The surname of the character played by guest actor John Ringham was changed from Captain Bailey to Captain Turner, presumably because actor Michael Knowles, who co-adapted the TV episodes for radio with Harold Snoad, made occasional cameo appearances as "Captain Bailey", including in the radio episode, "A Stripe for Frazer".

==Colour restoration of the original television recording==

The original recording unscrambled (Photo: BBC)

This episode of Dad's Army, after its original broadcast on BBC One in October 1969 and repeat in May 1970, had only survived as a 16 mm black-and-white film telerecording which had been transferred from the original colour videotape before that tape was wiped and reused for reasons of cost. In 2007, James Insell, a preservation specialist at the BBC Archive, established the Colour Recovery Working Group and in 2008, a new technique developed by member Richard Russell was used to restore the episode back to colour.

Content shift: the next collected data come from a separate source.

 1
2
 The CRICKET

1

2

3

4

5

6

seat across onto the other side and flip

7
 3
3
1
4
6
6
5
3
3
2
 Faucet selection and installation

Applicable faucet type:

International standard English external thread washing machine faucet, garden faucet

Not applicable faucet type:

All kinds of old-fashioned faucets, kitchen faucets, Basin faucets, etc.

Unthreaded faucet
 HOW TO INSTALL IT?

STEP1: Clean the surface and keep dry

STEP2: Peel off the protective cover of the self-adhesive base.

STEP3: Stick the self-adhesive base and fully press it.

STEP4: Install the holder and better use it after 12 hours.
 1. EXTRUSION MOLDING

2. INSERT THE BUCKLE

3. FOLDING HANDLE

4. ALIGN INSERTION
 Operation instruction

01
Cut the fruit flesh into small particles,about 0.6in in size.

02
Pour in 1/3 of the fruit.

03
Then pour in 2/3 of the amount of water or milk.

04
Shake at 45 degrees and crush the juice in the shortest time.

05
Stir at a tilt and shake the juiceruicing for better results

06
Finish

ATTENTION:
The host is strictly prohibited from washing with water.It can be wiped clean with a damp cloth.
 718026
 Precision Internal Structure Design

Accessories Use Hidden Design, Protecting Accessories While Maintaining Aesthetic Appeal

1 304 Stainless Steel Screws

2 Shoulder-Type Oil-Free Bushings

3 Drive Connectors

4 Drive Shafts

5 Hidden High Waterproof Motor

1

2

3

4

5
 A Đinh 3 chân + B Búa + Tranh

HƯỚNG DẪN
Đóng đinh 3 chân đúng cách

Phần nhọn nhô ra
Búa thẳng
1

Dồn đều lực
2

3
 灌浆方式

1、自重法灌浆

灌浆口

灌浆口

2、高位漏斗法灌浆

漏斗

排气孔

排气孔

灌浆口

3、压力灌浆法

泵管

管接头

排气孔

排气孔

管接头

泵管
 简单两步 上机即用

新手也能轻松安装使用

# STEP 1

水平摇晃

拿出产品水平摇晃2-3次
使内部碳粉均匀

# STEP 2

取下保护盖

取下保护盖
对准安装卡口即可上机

The technique relies on the fact that some black-and-white film recordings contain the original PAL colour sub-carrier recorded on each film frame as a pattern of fine "chroma dots" and the software is able to decode these back to colour. This process is completely different from the artificial colouring technique that was applied to some black-and-white films during the 1980s – with The Guardian describing the group's new descrambling process as "akin to turning an omelette back into an egg".

After being re-mastered with a high quality audio soundtrack, the resulting restored copy was as close to the episode's master recording as possible and is now kept as the official BBC Archive copy — this was broadcast again in colour for the first time since 1970 on Saturday 13 December 2008 on BBC Two, and has been included in a DVD release called 'The Missing Episodes'.